The film is presented and narrated by al-Kubaisi, who travels to interview notable people for the documentary, "from Yemen to Cairo, and from Oslo to Paris". The film is described as a personal journey into the Muslim world, with liberal intellectuals who live with threats from Islamists, and to the leadership of the Muslim Brotherhood. The film claims to expose how the Muslim Brotherhood infiltrates Western society from within. Among the film's claims is that the use of the hijab, the 2005 French riots and the protests against the Jyllands-Posten Muhammad cartoons were orchestrated by the Muslim Brotherhood.

People interviewed or appearing in the film include Salih Al-Saremy, Mahdi Akif, Mohamed Refaat El-Saeed, Tarek Heggy, Karima Kamal, Gamal al-Banna, Fekry Abdul Muttalib, Sayyid Al-Qemany, Lafif Lakhdar, and Kamil Annajar.

==Reception==
The premiere at Vika cinema was followed by a panel consisting of Tarek Heggy, Lily Bandehy, Terje Tvedt, and al-Kubaisi, with Jon Hustad as the moderator.

At least four people who had been interviewed in the film, Gamal al-Banna, Karima Kamal, Mahdi Akef, and Mohamed Refaat El-Saeed, later claimed after being reached out to by newspaper Klassekampen that they had been grossly misrepresented in the documentary, and that they did not support a "conspiracy" about the Muslim Brotherhood's alleged influence in Europe.

The film was criticised by commentator Mohammad Usman Rana for being "conspiratorical" and "paranoid". Al-Kubaisi in turn claimed that Rana was a representative for the ideology of the Muslim Brotherhood in Norway.
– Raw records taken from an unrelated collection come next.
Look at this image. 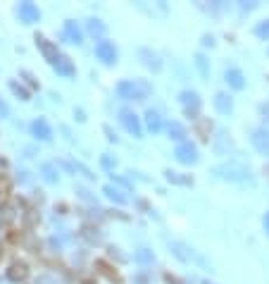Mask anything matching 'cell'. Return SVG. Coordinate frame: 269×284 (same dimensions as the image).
<instances>
[{
	"mask_svg": "<svg viewBox=\"0 0 269 284\" xmlns=\"http://www.w3.org/2000/svg\"><path fill=\"white\" fill-rule=\"evenodd\" d=\"M167 179L169 181H174V184H193V179H191V177H181L179 172H172V170H169V172H167Z\"/></svg>",
	"mask_w": 269,
	"mask_h": 284,
	"instance_id": "cell-23",
	"label": "cell"
},
{
	"mask_svg": "<svg viewBox=\"0 0 269 284\" xmlns=\"http://www.w3.org/2000/svg\"><path fill=\"white\" fill-rule=\"evenodd\" d=\"M55 70H57V74H64V76H74V72H76L69 57H57Z\"/></svg>",
	"mask_w": 269,
	"mask_h": 284,
	"instance_id": "cell-16",
	"label": "cell"
},
{
	"mask_svg": "<svg viewBox=\"0 0 269 284\" xmlns=\"http://www.w3.org/2000/svg\"><path fill=\"white\" fill-rule=\"evenodd\" d=\"M264 172H267V177H269V165H267V167H264Z\"/></svg>",
	"mask_w": 269,
	"mask_h": 284,
	"instance_id": "cell-37",
	"label": "cell"
},
{
	"mask_svg": "<svg viewBox=\"0 0 269 284\" xmlns=\"http://www.w3.org/2000/svg\"><path fill=\"white\" fill-rule=\"evenodd\" d=\"M96 55L103 60V63L112 65V63H117V50H115V43L110 41H100L96 46Z\"/></svg>",
	"mask_w": 269,
	"mask_h": 284,
	"instance_id": "cell-4",
	"label": "cell"
},
{
	"mask_svg": "<svg viewBox=\"0 0 269 284\" xmlns=\"http://www.w3.org/2000/svg\"><path fill=\"white\" fill-rule=\"evenodd\" d=\"M122 122H124L126 132L133 134V136H141V134H143V127H141V122H138V117L133 112H129V110L122 112Z\"/></svg>",
	"mask_w": 269,
	"mask_h": 284,
	"instance_id": "cell-8",
	"label": "cell"
},
{
	"mask_svg": "<svg viewBox=\"0 0 269 284\" xmlns=\"http://www.w3.org/2000/svg\"><path fill=\"white\" fill-rule=\"evenodd\" d=\"M96 268H98V272L100 275H105V277L110 279V282H115V284H119L122 282V277H119V272L112 268L110 263H105V260H96Z\"/></svg>",
	"mask_w": 269,
	"mask_h": 284,
	"instance_id": "cell-11",
	"label": "cell"
},
{
	"mask_svg": "<svg viewBox=\"0 0 269 284\" xmlns=\"http://www.w3.org/2000/svg\"><path fill=\"white\" fill-rule=\"evenodd\" d=\"M138 260H141V263H150L152 256L150 253H145V251H141V253H138Z\"/></svg>",
	"mask_w": 269,
	"mask_h": 284,
	"instance_id": "cell-31",
	"label": "cell"
},
{
	"mask_svg": "<svg viewBox=\"0 0 269 284\" xmlns=\"http://www.w3.org/2000/svg\"><path fill=\"white\" fill-rule=\"evenodd\" d=\"M105 194L110 196L112 201H117V203H124V201H126L124 196L119 194V191H117V189H115V187H105Z\"/></svg>",
	"mask_w": 269,
	"mask_h": 284,
	"instance_id": "cell-26",
	"label": "cell"
},
{
	"mask_svg": "<svg viewBox=\"0 0 269 284\" xmlns=\"http://www.w3.org/2000/svg\"><path fill=\"white\" fill-rule=\"evenodd\" d=\"M250 139H253V146H255L262 155H269V129H255Z\"/></svg>",
	"mask_w": 269,
	"mask_h": 284,
	"instance_id": "cell-7",
	"label": "cell"
},
{
	"mask_svg": "<svg viewBox=\"0 0 269 284\" xmlns=\"http://www.w3.org/2000/svg\"><path fill=\"white\" fill-rule=\"evenodd\" d=\"M43 174H46L48 181H57V174H55V170H53V165H43Z\"/></svg>",
	"mask_w": 269,
	"mask_h": 284,
	"instance_id": "cell-29",
	"label": "cell"
},
{
	"mask_svg": "<svg viewBox=\"0 0 269 284\" xmlns=\"http://www.w3.org/2000/svg\"><path fill=\"white\" fill-rule=\"evenodd\" d=\"M5 115H7V105H5V103H0V119L5 117Z\"/></svg>",
	"mask_w": 269,
	"mask_h": 284,
	"instance_id": "cell-34",
	"label": "cell"
},
{
	"mask_svg": "<svg viewBox=\"0 0 269 284\" xmlns=\"http://www.w3.org/2000/svg\"><path fill=\"white\" fill-rule=\"evenodd\" d=\"M17 12H19L21 22H27V24H31V22H38V17H41V12H38V7H36L34 3H21Z\"/></svg>",
	"mask_w": 269,
	"mask_h": 284,
	"instance_id": "cell-9",
	"label": "cell"
},
{
	"mask_svg": "<svg viewBox=\"0 0 269 284\" xmlns=\"http://www.w3.org/2000/svg\"><path fill=\"white\" fill-rule=\"evenodd\" d=\"M117 93L122 98H126V100H138V98H145L148 93H150V84H145V82H124V84H119Z\"/></svg>",
	"mask_w": 269,
	"mask_h": 284,
	"instance_id": "cell-1",
	"label": "cell"
},
{
	"mask_svg": "<svg viewBox=\"0 0 269 284\" xmlns=\"http://www.w3.org/2000/svg\"><path fill=\"white\" fill-rule=\"evenodd\" d=\"M62 34H64V38H67L69 43H79V41H81V31H79V27H76V22H64Z\"/></svg>",
	"mask_w": 269,
	"mask_h": 284,
	"instance_id": "cell-12",
	"label": "cell"
},
{
	"mask_svg": "<svg viewBox=\"0 0 269 284\" xmlns=\"http://www.w3.org/2000/svg\"><path fill=\"white\" fill-rule=\"evenodd\" d=\"M88 31H91L93 36H103V34H105V24H100L98 19H91V22H88Z\"/></svg>",
	"mask_w": 269,
	"mask_h": 284,
	"instance_id": "cell-24",
	"label": "cell"
},
{
	"mask_svg": "<svg viewBox=\"0 0 269 284\" xmlns=\"http://www.w3.org/2000/svg\"><path fill=\"white\" fill-rule=\"evenodd\" d=\"M7 241H10V244H19L21 241V232H17V229H10V234H7Z\"/></svg>",
	"mask_w": 269,
	"mask_h": 284,
	"instance_id": "cell-30",
	"label": "cell"
},
{
	"mask_svg": "<svg viewBox=\"0 0 269 284\" xmlns=\"http://www.w3.org/2000/svg\"><path fill=\"white\" fill-rule=\"evenodd\" d=\"M214 172L219 174V177H224V179H245L248 177V170L243 165H219V167H214Z\"/></svg>",
	"mask_w": 269,
	"mask_h": 284,
	"instance_id": "cell-2",
	"label": "cell"
},
{
	"mask_svg": "<svg viewBox=\"0 0 269 284\" xmlns=\"http://www.w3.org/2000/svg\"><path fill=\"white\" fill-rule=\"evenodd\" d=\"M138 55L143 57V63L148 65V67H152V70H160V67H162V63L158 60V55H155V53H150L148 48H141V50H138Z\"/></svg>",
	"mask_w": 269,
	"mask_h": 284,
	"instance_id": "cell-17",
	"label": "cell"
},
{
	"mask_svg": "<svg viewBox=\"0 0 269 284\" xmlns=\"http://www.w3.org/2000/svg\"><path fill=\"white\" fill-rule=\"evenodd\" d=\"M264 229H267V232H269V213L264 215Z\"/></svg>",
	"mask_w": 269,
	"mask_h": 284,
	"instance_id": "cell-36",
	"label": "cell"
},
{
	"mask_svg": "<svg viewBox=\"0 0 269 284\" xmlns=\"http://www.w3.org/2000/svg\"><path fill=\"white\" fill-rule=\"evenodd\" d=\"M31 129H34V134L38 136V139H50V136H53V129H50V125H48V122H46L43 117L36 119Z\"/></svg>",
	"mask_w": 269,
	"mask_h": 284,
	"instance_id": "cell-13",
	"label": "cell"
},
{
	"mask_svg": "<svg viewBox=\"0 0 269 284\" xmlns=\"http://www.w3.org/2000/svg\"><path fill=\"white\" fill-rule=\"evenodd\" d=\"M227 82H229V86H234V89H243V86H245L243 74L238 70H229L227 72Z\"/></svg>",
	"mask_w": 269,
	"mask_h": 284,
	"instance_id": "cell-19",
	"label": "cell"
},
{
	"mask_svg": "<svg viewBox=\"0 0 269 284\" xmlns=\"http://www.w3.org/2000/svg\"><path fill=\"white\" fill-rule=\"evenodd\" d=\"M12 220H14L12 203H3V206H0V225H10Z\"/></svg>",
	"mask_w": 269,
	"mask_h": 284,
	"instance_id": "cell-20",
	"label": "cell"
},
{
	"mask_svg": "<svg viewBox=\"0 0 269 284\" xmlns=\"http://www.w3.org/2000/svg\"><path fill=\"white\" fill-rule=\"evenodd\" d=\"M214 108H217L221 115H229L231 108H234V103H231V98H229L227 93H217V96H214Z\"/></svg>",
	"mask_w": 269,
	"mask_h": 284,
	"instance_id": "cell-14",
	"label": "cell"
},
{
	"mask_svg": "<svg viewBox=\"0 0 269 284\" xmlns=\"http://www.w3.org/2000/svg\"><path fill=\"white\" fill-rule=\"evenodd\" d=\"M195 60H198V67H200V72H203V74H207V65H205V57H203V55H198V57H195Z\"/></svg>",
	"mask_w": 269,
	"mask_h": 284,
	"instance_id": "cell-32",
	"label": "cell"
},
{
	"mask_svg": "<svg viewBox=\"0 0 269 284\" xmlns=\"http://www.w3.org/2000/svg\"><path fill=\"white\" fill-rule=\"evenodd\" d=\"M145 122H148V129H150V132H160V129H162V119H160L158 112L148 110L145 112Z\"/></svg>",
	"mask_w": 269,
	"mask_h": 284,
	"instance_id": "cell-18",
	"label": "cell"
},
{
	"mask_svg": "<svg viewBox=\"0 0 269 284\" xmlns=\"http://www.w3.org/2000/svg\"><path fill=\"white\" fill-rule=\"evenodd\" d=\"M83 236H86L88 241H98V239H100L98 229H93V227H83Z\"/></svg>",
	"mask_w": 269,
	"mask_h": 284,
	"instance_id": "cell-28",
	"label": "cell"
},
{
	"mask_svg": "<svg viewBox=\"0 0 269 284\" xmlns=\"http://www.w3.org/2000/svg\"><path fill=\"white\" fill-rule=\"evenodd\" d=\"M29 277V265L24 260H17V263L10 265V270H7V279L10 282H24Z\"/></svg>",
	"mask_w": 269,
	"mask_h": 284,
	"instance_id": "cell-6",
	"label": "cell"
},
{
	"mask_svg": "<svg viewBox=\"0 0 269 284\" xmlns=\"http://www.w3.org/2000/svg\"><path fill=\"white\" fill-rule=\"evenodd\" d=\"M10 89H12V91H14V93H17V96H19V98H24V100H27V98H29V91L24 89V86H19V84H17V82H12V84H10Z\"/></svg>",
	"mask_w": 269,
	"mask_h": 284,
	"instance_id": "cell-27",
	"label": "cell"
},
{
	"mask_svg": "<svg viewBox=\"0 0 269 284\" xmlns=\"http://www.w3.org/2000/svg\"><path fill=\"white\" fill-rule=\"evenodd\" d=\"M167 282H169V284H181L179 279H176V277H172V275H167Z\"/></svg>",
	"mask_w": 269,
	"mask_h": 284,
	"instance_id": "cell-35",
	"label": "cell"
},
{
	"mask_svg": "<svg viewBox=\"0 0 269 284\" xmlns=\"http://www.w3.org/2000/svg\"><path fill=\"white\" fill-rule=\"evenodd\" d=\"M174 155H176L179 163H195V160H198V148H195L193 144H188V141H181V144L176 146Z\"/></svg>",
	"mask_w": 269,
	"mask_h": 284,
	"instance_id": "cell-3",
	"label": "cell"
},
{
	"mask_svg": "<svg viewBox=\"0 0 269 284\" xmlns=\"http://www.w3.org/2000/svg\"><path fill=\"white\" fill-rule=\"evenodd\" d=\"M169 136H172L174 141H184V136H186V129H184L179 122H172V125H169Z\"/></svg>",
	"mask_w": 269,
	"mask_h": 284,
	"instance_id": "cell-22",
	"label": "cell"
},
{
	"mask_svg": "<svg viewBox=\"0 0 269 284\" xmlns=\"http://www.w3.org/2000/svg\"><path fill=\"white\" fill-rule=\"evenodd\" d=\"M203 284H210V282H203Z\"/></svg>",
	"mask_w": 269,
	"mask_h": 284,
	"instance_id": "cell-38",
	"label": "cell"
},
{
	"mask_svg": "<svg viewBox=\"0 0 269 284\" xmlns=\"http://www.w3.org/2000/svg\"><path fill=\"white\" fill-rule=\"evenodd\" d=\"M36 46L41 48L43 57H46L48 63H53V65L57 63V57H60V55H57V46H55V43H50L48 38H43V36H36Z\"/></svg>",
	"mask_w": 269,
	"mask_h": 284,
	"instance_id": "cell-5",
	"label": "cell"
},
{
	"mask_svg": "<svg viewBox=\"0 0 269 284\" xmlns=\"http://www.w3.org/2000/svg\"><path fill=\"white\" fill-rule=\"evenodd\" d=\"M255 34L260 36V38H264V41H269V19L257 24V27H255Z\"/></svg>",
	"mask_w": 269,
	"mask_h": 284,
	"instance_id": "cell-25",
	"label": "cell"
},
{
	"mask_svg": "<svg viewBox=\"0 0 269 284\" xmlns=\"http://www.w3.org/2000/svg\"><path fill=\"white\" fill-rule=\"evenodd\" d=\"M10 194H12V179L7 174H0V198L5 201Z\"/></svg>",
	"mask_w": 269,
	"mask_h": 284,
	"instance_id": "cell-21",
	"label": "cell"
},
{
	"mask_svg": "<svg viewBox=\"0 0 269 284\" xmlns=\"http://www.w3.org/2000/svg\"><path fill=\"white\" fill-rule=\"evenodd\" d=\"M24 217H27V225H34V222H36V210H27Z\"/></svg>",
	"mask_w": 269,
	"mask_h": 284,
	"instance_id": "cell-33",
	"label": "cell"
},
{
	"mask_svg": "<svg viewBox=\"0 0 269 284\" xmlns=\"http://www.w3.org/2000/svg\"><path fill=\"white\" fill-rule=\"evenodd\" d=\"M210 132H212V122L205 117H198V122H195V134H198L203 141H207L210 139Z\"/></svg>",
	"mask_w": 269,
	"mask_h": 284,
	"instance_id": "cell-15",
	"label": "cell"
},
{
	"mask_svg": "<svg viewBox=\"0 0 269 284\" xmlns=\"http://www.w3.org/2000/svg\"><path fill=\"white\" fill-rule=\"evenodd\" d=\"M181 100H184V105H186V112L191 115V117H198V112H200V98H198V93H181Z\"/></svg>",
	"mask_w": 269,
	"mask_h": 284,
	"instance_id": "cell-10",
	"label": "cell"
}]
</instances>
The film was also criticised in a review by Kjersti Nipen in Aftenposten for construing views of how the Muslim Brotherhood allegedly infiltrates Europe from within.

Politician for the Progress Party and refugee from Iran, Mazyar Keshvari supported the film in Aftenposten, saying that it exposed the plans of the Muslim Brotherhood to "Islamise" Europe through "massive immigration". Professor Unni Wikan also supported the documentary in a letter to the editor of Morgenbladet.

Clips from the film soon appeared in translated versions on YouTube and counter-jihadist websites after its release, and its showing on national television has been claimed by social anthropologist Sindre Bangstad to have mainstreamed the Eurabia conspiracy theory in Norway.